[ 
https://issues.apache.org/jira/browse/CASSANDRA-8019?page=com.atlassian.jira.plugin.system.issuetabpanels:comment-tabpanel&focusedCommentId=14206856#comment-14206856
 ] 

Joshua McKenzie edited comment on CASSANDRA-8019 at 11/11/14 7:17 PM:
----------------------------------------------------------------------

v3 attached.  Refcounting on SSTR from within SSTableScanner, updated 
SSTableRewriterTest to try-with-resource CompactionControllers and Scanners.  
Passes all unit tests on linux and dtest failures match CI environment, and 
"Unable to delete" errors on windows unit tests on 2.1 branch are greatly 
reduced.  I still see some "Unable to delete" messages during runtime while 
attempting to force compaction on a loaded system but those are also reduced 
and I'll track them down in a separate effort.

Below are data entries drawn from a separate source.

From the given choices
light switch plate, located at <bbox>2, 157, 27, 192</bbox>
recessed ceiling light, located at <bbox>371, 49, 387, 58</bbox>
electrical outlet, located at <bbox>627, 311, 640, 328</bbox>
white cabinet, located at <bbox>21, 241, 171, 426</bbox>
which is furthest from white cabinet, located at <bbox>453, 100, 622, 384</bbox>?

I chose to go with refcounting rather than simply changing the ordering in 
CompactionTask as we need some codification of the ordering relationship 
between scanners and sstables in order to prevent this type of "error" in the 
future.

The SSTableScanner relies on internal data structures within the SSTR and, 
while the previous code will hold the reference open and prevent GC due to the 
pointer it has internally as well as the ifile and dfile references, our 
previous logical structure of there being no relationship between 
SSTableScanners being open and SSTR deletion was misleading.  While we 
replicate some of the references in the scanner so the SSTR can technically be 
deleted out of order and we rely on the filesystem to keep the file open if we 
have a handle to it, a more clear relationship between the components is 
preferable IMO.

[~jbellis]: I threw you on this as reviewer when I was leaning towards log 
suppression route as it was a trivial effort; [~krummas]: would you be willing 
to review this as you've been in the compaction and SSTableRewriter space 
recently?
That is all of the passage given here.